Linear Programming Simplex Method: What exactly are the basic and non-basic variables? I'm having a little bit of confusion understanding what exactly are the basic and non-basic variables in a linear programming problem when using the Simplex Method. From my understanding and reading the textbook, basic variables are the variables that we solve for (slack variables), and non-basic variables are the ones that are set to 0 (the objective function P's initial parameters).
However, looking at some other videos (https://www.youtube.com/watch?v=i2QL4YvSzi0&ab_channel=CatherineSporer at 2:06), it seems that some of the slack variables are actually considered basic variables. Is there a standardized way for determining straight away from a standard LP problem statement, what are the basic and non-basic variables?
 A: Which variables are the basic variables will change over time. In the simplex method, you:

*

*Find a basic feasible solution: a feasible solution where we set the nonbasic variables to $0$, which lets us uniquely solve for the basic variables.

*Do a pivot step where we change a nonbasic variable to basic, and then make one of the old basic variables nonbasic. This gives us a different basic feasible solution. If we chose the entering variable correctly, it's a better one.

*Repeat this, moving from one basic feasible solution to another, until we get to the optimal solution.

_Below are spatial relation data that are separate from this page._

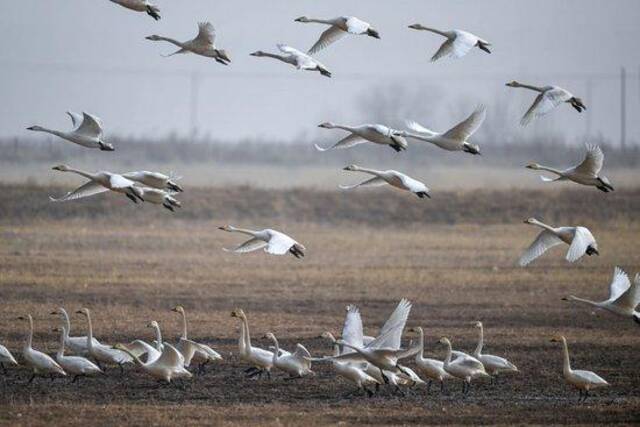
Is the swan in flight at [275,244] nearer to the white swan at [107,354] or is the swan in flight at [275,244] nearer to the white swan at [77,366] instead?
the white swan at [107,354]

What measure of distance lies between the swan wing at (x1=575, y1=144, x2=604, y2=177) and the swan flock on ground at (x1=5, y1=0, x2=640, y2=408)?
0.01 m

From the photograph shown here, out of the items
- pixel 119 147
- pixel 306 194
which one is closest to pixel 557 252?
pixel 306 194

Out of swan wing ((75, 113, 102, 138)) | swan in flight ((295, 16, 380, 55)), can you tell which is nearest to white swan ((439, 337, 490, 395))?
swan in flight ((295, 16, 380, 55))

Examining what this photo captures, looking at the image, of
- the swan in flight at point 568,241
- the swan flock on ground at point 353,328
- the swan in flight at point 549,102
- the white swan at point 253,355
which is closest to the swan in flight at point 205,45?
the swan flock on ground at point 353,328

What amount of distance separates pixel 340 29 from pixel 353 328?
399 centimetres

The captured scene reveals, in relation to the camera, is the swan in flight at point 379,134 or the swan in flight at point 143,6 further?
the swan in flight at point 379,134

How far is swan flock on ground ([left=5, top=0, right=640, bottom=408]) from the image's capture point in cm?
1383

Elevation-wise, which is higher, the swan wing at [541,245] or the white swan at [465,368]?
the swan wing at [541,245]

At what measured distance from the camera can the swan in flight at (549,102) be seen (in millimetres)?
15117

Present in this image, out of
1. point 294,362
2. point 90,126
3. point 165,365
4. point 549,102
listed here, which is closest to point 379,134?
point 549,102

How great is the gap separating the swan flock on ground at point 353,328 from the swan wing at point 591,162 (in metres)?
0.01

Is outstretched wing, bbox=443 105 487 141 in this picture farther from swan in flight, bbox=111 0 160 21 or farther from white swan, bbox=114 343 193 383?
white swan, bbox=114 343 193 383

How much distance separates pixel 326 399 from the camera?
1366 cm

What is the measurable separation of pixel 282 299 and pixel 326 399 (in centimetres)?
939
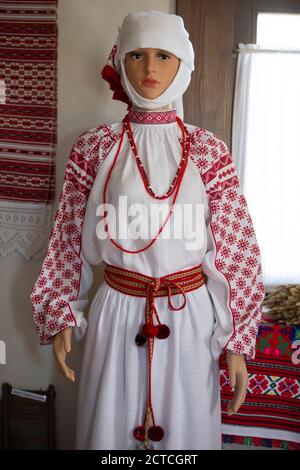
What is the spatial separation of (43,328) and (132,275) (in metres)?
0.28

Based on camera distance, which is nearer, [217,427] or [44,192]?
[217,427]

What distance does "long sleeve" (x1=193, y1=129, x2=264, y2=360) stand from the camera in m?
1.18

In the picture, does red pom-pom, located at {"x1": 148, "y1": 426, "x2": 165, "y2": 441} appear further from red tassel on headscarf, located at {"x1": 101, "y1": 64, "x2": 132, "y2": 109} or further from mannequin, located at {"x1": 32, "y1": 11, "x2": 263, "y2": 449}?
red tassel on headscarf, located at {"x1": 101, "y1": 64, "x2": 132, "y2": 109}

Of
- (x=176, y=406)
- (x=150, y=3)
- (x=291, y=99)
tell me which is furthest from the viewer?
(x=291, y=99)

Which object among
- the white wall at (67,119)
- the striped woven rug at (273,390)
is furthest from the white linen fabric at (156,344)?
the white wall at (67,119)

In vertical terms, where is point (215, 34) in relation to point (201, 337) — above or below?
above

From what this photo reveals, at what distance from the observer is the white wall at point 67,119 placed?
1.46 m

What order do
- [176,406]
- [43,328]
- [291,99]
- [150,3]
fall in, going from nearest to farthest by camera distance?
[176,406] < [43,328] < [150,3] < [291,99]

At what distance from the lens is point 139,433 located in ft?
3.73

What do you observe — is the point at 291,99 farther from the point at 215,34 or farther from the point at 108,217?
the point at 108,217

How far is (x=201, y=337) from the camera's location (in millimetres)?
1173

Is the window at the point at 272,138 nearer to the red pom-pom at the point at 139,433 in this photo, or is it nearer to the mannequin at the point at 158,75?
the mannequin at the point at 158,75

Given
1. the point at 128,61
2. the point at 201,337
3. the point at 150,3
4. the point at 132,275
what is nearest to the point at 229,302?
the point at 201,337

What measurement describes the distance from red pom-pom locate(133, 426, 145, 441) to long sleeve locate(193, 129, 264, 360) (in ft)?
0.81
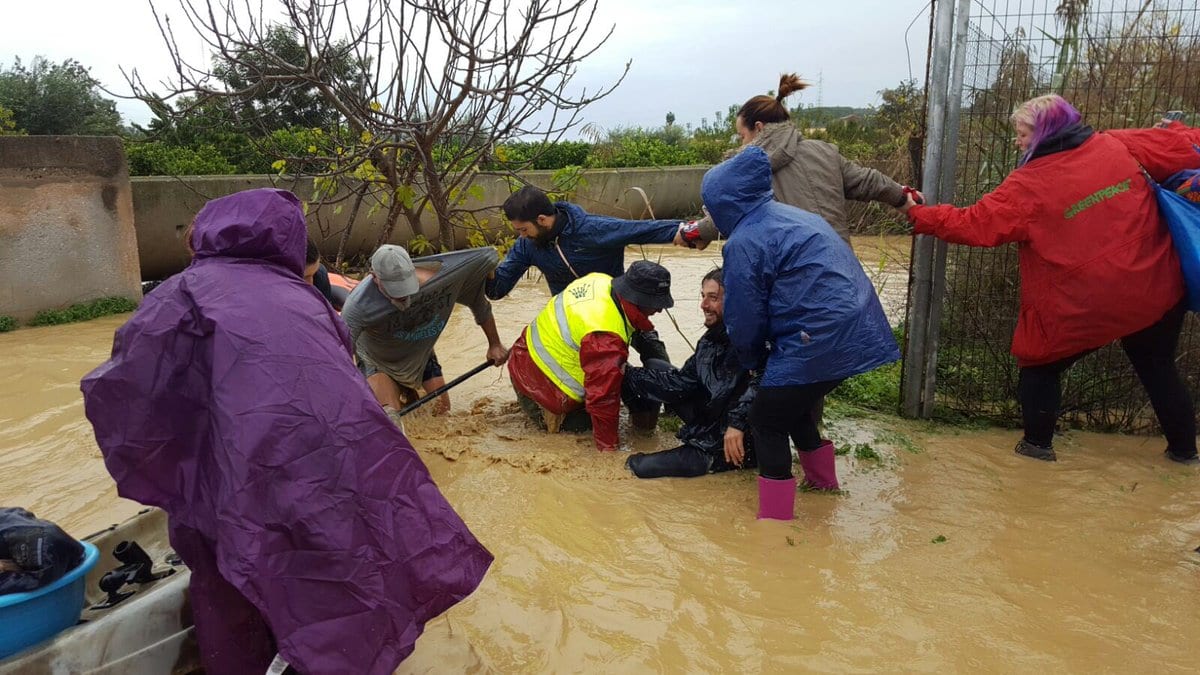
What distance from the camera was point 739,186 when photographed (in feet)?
12.2

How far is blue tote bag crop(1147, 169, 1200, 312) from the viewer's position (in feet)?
13.0

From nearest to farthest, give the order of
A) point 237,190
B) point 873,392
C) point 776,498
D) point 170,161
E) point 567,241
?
point 776,498 → point 567,241 → point 873,392 → point 237,190 → point 170,161

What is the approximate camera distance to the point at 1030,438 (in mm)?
4531

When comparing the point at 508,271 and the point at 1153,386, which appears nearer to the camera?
the point at 1153,386

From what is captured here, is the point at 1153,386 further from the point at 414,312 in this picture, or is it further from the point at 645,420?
the point at 414,312

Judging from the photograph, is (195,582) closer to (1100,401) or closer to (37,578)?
(37,578)

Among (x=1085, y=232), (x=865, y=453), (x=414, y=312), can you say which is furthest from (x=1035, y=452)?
(x=414, y=312)

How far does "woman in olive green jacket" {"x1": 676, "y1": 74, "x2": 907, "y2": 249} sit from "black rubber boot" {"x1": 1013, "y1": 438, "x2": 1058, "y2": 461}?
4.57ft

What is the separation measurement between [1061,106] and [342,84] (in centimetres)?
416

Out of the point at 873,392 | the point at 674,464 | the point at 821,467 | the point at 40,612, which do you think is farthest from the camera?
the point at 873,392

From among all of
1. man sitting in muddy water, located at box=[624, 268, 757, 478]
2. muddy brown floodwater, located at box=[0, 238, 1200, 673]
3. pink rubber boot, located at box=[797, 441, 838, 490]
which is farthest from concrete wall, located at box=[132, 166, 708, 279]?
pink rubber boot, located at box=[797, 441, 838, 490]

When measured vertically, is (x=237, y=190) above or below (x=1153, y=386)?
above

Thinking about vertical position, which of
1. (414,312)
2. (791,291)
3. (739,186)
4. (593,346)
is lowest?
(593,346)

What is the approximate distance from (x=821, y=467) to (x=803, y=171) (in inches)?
57.0
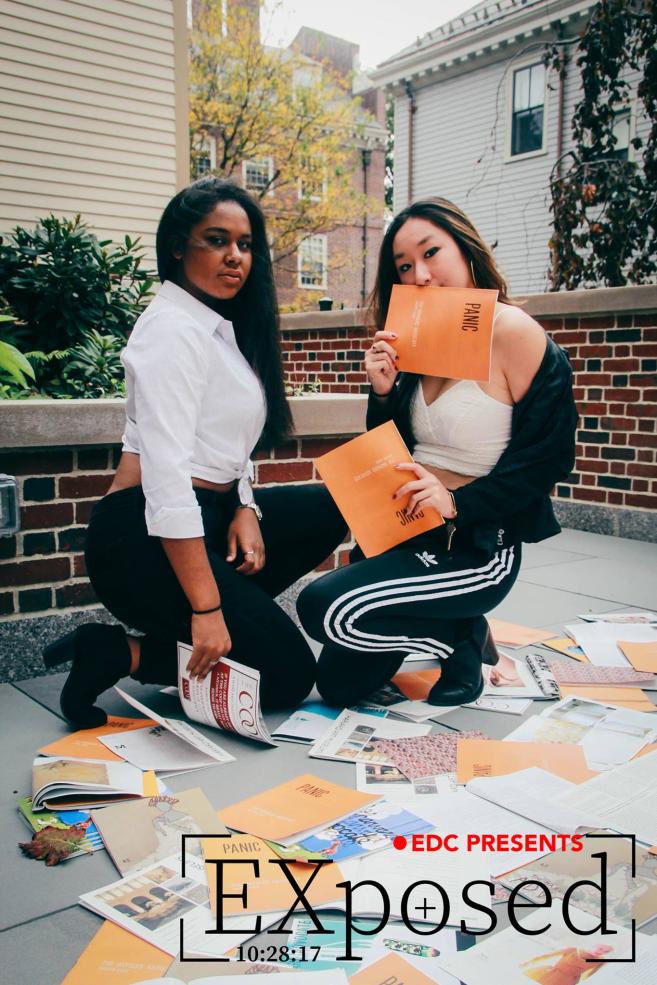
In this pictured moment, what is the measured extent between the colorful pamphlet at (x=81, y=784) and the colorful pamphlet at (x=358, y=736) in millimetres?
481

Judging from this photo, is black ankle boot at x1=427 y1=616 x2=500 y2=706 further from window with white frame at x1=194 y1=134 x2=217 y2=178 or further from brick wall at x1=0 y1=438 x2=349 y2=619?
window with white frame at x1=194 y1=134 x2=217 y2=178

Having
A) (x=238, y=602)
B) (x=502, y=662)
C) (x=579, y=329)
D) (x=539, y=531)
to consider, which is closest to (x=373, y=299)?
(x=539, y=531)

What the slack variables give us is a starting set of basic variables. The simplex method is helpless if it doesn't have a basic feasible solution to work with. In the special case where our constraints are $Ax \le b, x \ge 0$ with nonnegative $b$, we can find a basic feasible solution easily. First change the constraints to $Ax + Is = b$ with $x,s \ge 0$; then make $s$ basic and $x$ nonbasic.
As we perform the simplex method, the set of basic variables will change. Some slack variables will become nonbasic, and some of the other variables will become basic.
(Also, if we don't have an LP in the special form where we can add slack variables, then it is much harder to find an initial basic feasible solution - and it might not even exist. This is where the two-phase simplex method comes in.)